Abbreviations: CTL, control; CLO, clopidogrel; TIC, ticagrelor; IL-6, interleukin 6; CCL4, C-C motif chemokine ligand 4 (also known as macrophage inflammatory protein 1β or MIP-1β); CXCL10, C-X-C motif chemokine ligand 10; TNFα, tumor necrosis factor alpha; N = 9–16, 13–16, 9–17, 15–16 per group, for (A), (B), (C), and (D), respectively; Error bars, means ± SD, statistical analyses performed using ANOVA with Fisher’s multiple comparison; NS, not statistically significant; *, P < 0.05; **, P < 0.01; ***, P < 0.005; ****, P < 0.001 (See also S4 Fig). (A) Decreased serum IL-6 levels in CLO- and TIC-treated mice compared with CTL-treated mice. (B) Decreased serum CCL4 levels in TIC-treated mice compared with CTL- and CLO-treated mice. (C) Increased serum CXCL10 levels in CLO-treated mice compared with TIC-treated mice. (D) Increased serum TNFα levels in CLO-treated mice compared with CTL- and TIC-treated mice.
Fig 5.
Ticagrelor treatment, but not clopidogrel treatment, induces the praroxonase-1 (PON1) message, increases tissue and serum PON1 protein, and mitigates atherosclerosis.

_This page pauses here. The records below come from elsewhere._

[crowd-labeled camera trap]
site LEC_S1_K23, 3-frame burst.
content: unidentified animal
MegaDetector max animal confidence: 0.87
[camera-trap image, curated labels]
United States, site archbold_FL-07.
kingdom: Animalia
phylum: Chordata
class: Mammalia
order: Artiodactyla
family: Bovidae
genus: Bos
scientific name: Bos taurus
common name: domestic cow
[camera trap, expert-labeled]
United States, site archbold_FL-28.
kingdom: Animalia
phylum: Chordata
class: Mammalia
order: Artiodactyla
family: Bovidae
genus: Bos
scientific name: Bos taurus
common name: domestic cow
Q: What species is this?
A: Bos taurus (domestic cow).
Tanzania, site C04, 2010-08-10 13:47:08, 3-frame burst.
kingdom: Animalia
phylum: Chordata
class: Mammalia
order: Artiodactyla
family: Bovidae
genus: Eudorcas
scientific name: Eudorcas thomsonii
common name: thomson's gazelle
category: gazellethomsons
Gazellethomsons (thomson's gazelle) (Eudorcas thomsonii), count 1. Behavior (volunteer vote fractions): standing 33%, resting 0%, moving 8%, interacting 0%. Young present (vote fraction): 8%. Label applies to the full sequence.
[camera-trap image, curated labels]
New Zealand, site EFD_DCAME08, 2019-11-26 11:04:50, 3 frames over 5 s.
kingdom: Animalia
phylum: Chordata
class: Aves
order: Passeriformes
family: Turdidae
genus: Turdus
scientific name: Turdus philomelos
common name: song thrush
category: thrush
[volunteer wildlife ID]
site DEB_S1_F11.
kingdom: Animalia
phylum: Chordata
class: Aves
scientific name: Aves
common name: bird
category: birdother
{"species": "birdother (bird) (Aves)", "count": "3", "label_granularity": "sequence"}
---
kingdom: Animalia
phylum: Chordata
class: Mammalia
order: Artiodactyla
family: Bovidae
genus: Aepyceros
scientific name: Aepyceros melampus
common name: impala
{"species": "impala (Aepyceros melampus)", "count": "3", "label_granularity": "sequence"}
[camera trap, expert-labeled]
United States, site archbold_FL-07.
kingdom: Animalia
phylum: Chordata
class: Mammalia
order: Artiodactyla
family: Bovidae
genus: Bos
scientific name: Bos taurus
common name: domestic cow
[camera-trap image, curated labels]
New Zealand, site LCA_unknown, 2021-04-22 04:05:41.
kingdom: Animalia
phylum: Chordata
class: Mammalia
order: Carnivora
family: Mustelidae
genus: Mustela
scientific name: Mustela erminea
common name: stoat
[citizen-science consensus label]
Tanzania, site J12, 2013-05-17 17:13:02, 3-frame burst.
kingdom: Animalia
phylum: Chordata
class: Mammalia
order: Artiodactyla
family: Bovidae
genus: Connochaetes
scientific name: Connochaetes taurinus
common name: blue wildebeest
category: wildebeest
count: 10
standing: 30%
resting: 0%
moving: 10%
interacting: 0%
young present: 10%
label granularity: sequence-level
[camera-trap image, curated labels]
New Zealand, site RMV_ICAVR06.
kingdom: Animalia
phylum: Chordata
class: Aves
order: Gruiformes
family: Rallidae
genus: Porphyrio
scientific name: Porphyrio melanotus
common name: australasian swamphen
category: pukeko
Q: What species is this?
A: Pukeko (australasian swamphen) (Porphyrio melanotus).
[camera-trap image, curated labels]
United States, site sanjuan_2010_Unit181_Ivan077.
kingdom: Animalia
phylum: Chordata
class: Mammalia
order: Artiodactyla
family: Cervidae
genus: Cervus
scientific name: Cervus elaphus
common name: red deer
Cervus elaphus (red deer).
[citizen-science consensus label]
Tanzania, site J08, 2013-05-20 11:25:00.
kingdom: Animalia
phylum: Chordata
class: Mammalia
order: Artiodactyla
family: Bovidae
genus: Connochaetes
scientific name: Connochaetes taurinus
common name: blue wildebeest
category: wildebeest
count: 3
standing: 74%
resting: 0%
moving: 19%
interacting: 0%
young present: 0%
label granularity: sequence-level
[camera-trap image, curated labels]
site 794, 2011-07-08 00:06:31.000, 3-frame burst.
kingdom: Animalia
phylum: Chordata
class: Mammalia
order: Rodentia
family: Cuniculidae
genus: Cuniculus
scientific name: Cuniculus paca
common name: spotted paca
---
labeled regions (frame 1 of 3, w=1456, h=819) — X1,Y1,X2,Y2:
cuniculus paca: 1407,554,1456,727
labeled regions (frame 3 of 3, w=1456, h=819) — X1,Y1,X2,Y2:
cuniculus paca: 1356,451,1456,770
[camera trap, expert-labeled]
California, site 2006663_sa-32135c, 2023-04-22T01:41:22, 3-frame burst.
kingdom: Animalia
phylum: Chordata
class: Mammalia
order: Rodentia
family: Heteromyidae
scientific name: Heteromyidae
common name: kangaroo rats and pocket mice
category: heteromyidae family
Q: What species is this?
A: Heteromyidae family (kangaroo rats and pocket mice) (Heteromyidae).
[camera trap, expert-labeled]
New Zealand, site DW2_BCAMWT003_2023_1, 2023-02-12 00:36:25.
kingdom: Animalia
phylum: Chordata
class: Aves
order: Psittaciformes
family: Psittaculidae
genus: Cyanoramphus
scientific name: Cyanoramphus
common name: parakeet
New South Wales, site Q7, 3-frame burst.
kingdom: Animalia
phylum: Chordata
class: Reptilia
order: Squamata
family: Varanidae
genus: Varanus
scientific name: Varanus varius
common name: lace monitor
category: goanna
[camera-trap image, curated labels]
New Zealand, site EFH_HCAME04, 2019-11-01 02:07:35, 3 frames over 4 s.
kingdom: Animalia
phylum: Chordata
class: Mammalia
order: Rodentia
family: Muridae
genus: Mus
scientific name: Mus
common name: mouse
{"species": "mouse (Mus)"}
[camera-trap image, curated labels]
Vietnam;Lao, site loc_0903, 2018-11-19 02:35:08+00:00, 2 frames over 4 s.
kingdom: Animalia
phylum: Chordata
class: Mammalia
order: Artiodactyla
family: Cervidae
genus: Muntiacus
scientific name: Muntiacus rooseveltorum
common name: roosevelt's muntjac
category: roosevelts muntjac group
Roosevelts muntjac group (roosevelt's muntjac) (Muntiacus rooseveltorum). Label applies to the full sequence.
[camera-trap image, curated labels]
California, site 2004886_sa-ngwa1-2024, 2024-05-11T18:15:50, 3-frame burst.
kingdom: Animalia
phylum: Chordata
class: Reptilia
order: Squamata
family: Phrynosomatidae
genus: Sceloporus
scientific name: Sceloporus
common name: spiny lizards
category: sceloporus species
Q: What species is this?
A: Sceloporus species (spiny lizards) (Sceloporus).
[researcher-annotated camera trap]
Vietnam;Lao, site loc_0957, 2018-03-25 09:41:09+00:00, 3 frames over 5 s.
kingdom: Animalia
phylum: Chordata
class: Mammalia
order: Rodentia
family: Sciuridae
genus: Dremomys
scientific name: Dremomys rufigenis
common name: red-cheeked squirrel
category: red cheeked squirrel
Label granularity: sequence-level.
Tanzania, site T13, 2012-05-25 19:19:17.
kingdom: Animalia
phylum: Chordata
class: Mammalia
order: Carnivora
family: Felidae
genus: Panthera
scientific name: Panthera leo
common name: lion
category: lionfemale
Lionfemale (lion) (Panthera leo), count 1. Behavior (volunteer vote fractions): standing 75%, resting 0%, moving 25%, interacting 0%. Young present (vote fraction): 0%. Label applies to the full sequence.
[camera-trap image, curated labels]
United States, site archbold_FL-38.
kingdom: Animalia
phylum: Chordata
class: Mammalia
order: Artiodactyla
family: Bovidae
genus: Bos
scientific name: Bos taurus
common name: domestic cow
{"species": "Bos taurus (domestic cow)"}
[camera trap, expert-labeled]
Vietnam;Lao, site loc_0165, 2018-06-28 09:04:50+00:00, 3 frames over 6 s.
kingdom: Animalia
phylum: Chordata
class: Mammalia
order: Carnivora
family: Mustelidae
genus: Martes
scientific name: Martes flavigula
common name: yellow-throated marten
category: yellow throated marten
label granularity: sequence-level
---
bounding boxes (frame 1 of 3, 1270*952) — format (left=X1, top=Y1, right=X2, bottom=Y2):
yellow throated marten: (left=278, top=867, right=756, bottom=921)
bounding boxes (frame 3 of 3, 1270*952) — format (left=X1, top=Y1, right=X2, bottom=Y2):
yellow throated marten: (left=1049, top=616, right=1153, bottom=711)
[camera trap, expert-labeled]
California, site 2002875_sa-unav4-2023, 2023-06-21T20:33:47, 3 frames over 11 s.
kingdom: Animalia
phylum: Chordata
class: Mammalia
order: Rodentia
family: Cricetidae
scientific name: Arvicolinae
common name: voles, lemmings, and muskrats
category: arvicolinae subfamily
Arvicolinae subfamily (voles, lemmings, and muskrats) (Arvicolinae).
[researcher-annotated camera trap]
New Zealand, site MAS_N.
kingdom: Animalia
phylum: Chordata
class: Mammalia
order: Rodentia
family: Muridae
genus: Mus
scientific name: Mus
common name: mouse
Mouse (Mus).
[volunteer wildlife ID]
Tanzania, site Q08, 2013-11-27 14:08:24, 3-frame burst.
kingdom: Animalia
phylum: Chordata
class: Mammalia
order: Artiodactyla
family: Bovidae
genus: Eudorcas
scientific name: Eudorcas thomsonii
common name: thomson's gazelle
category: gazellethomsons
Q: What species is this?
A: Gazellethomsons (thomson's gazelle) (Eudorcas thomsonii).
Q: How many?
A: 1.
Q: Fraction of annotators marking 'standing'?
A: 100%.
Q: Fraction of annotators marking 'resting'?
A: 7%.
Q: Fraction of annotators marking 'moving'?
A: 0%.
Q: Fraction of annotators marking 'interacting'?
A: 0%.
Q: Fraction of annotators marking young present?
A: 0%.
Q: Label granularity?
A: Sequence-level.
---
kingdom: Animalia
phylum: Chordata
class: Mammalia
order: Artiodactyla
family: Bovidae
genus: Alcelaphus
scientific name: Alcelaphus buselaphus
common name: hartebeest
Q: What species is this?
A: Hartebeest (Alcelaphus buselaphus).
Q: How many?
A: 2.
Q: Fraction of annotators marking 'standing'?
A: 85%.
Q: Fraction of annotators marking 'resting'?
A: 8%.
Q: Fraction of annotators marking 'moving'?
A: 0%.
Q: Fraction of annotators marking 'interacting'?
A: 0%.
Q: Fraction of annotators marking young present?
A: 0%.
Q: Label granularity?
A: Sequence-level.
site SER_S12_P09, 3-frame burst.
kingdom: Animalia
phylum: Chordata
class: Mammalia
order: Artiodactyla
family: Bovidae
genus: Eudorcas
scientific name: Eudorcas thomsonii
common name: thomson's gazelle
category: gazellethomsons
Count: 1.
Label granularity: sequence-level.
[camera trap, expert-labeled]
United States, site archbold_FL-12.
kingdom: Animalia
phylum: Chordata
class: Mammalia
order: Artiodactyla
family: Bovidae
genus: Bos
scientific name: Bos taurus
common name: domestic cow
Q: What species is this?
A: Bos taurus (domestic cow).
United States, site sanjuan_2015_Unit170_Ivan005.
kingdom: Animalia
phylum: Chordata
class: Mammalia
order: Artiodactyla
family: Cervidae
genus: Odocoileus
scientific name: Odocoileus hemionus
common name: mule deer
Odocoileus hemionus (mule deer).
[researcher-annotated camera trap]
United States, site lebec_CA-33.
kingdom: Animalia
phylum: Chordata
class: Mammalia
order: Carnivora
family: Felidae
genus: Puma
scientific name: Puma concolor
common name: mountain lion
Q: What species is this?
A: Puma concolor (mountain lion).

Abbreviations: CTL, control; CLO, clopidogrel; TIC, ticagrelor; RNA-Seq, RNA sequencing using next generation sequencing; PON1, paraoxonase 1; A.U., arbitrary unit; N = 5 per group; Error bars, means ± SD, statistical analyses performed using one-way ANOVA test with Fisher’s multiple comparisons; NS, not statistically significant; *, P < 0.05; **, P < 0.01 (See also S5 Fig). (A) Experimental protocol to explore the mechanism(s) by which TIC decreases atherosclerosis more than does CLO. (B) Comparison of differentially expressed genes of the CLO/CTL group with those of the TIC/CTL group. Fifty-six genes were concordantly and differentially expressed in both CLO/CTL and TIC/CTL groups, of which 48 genes were concordantly upregulated and 8 concordantly downregulated in both groups. (C) List of genes that were concordantly and differentially expressed in both CLO/CTL and TIC/CTL groups. These are the genes that could explain the reduction of atherosclerosis by both CLO and TIC. Among these genes, only PON1 has been associated with the amelioration of atherosclerosis. (D) RT-qPCR confirming induction of the PON1 message by TIC compared with CTL and CLO. (E) Increased PON1 activity in the sera of TIC-treated Ldlr-/-Apobec1-/- mice placed on a HFD compared with mice treated with CLO or CTL. (F) Increased tissue expression of PON1 in the atherosclerotic intima of TIC-treated mice compared with CTL-treated mice. (G) At the dose that inhibits platelets equally, TIC decreases atherosclerosis and associated inflammation more robustly than does CLO through its ability to induce PON1.
Fig 6.
Biological phenotypes of CTL-, CLO-, and TIC-treated mice.
Abbreviations: CTL, control; CLO, clopidogrel; TIC, ticagrelor; Orange, the results that could explain why TIC protects against atherosclerosis more than does CLO; Green, the results that could explain why TIC and CLO both protect against atherosclerosis, compared with CTL; Blue, the results that raise concerns on the possible negative vascular effects of CLO.